Short web captions:
▬▬▬▬▬▬▬▬▬▬
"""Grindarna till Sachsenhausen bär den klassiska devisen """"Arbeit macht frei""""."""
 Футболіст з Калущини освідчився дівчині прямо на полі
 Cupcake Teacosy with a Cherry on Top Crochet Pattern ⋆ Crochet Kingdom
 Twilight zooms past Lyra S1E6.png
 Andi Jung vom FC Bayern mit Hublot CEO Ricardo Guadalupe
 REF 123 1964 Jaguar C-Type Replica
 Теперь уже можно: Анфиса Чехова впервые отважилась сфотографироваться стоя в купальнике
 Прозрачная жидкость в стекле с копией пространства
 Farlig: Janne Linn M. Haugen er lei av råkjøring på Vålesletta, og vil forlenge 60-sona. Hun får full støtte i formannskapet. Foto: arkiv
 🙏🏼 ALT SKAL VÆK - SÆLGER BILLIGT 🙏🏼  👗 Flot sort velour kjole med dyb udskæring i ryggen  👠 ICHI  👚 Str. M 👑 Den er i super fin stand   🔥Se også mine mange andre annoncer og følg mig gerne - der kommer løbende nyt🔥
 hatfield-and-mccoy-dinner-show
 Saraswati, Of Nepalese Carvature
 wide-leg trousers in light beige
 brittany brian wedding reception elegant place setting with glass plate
▬▬▬▬▬▬▬▬▬▬
• Description of the task: The records above must each be restated exactly as they stand.

• Result of the exercise:
"""Grindarna till Sachsenhausen bär den klassiska devisen """"Arbeit macht frei""""."""
 Футболіст з Калущини освідчився дівчині прямо на полі
 Cupcake Teacosy with a Cherry on Top Crochet Pattern ⋆ Crochet Kingdom
 Twilight zooms past Lyra S1E6.png
 Andi Jung vom FC Bayern mit Hublot CEO Ricardo Guadalupe
 REF 123 1964 Jaguar C-Type Replica
 Теперь уже можно: Анфиса Чехова впервые отважилась сфотографироваться стоя в купальнике
 Прозрачная жидкость в стекле с копией пространства
 Farlig: Janne Linn M. Haugen er lei av råkjøring på Vålesletta, og vil forlenge 60-sona. Hun får full støtte i formannskapet. Foto: arkiv
 🙏🏼 ALT SKAL VÆK - SÆLGER BILLIGT 🙏🏼  👗 Flot sort velour kjole med dyb udskæring i ryggen  👠 ICHI  👚 Str. M 👑 Den er i super fin stand   🔥Se også mine mange andre annoncer og følg mig gerne - der kommer løbende nyt🔥
 hatfield-and-mccoy-dinner-show
 Saraswati, Of Nepalese Carvature
 wide-leg trousers in light beige
 brittany brian wedding reception elegant place setting with glass plate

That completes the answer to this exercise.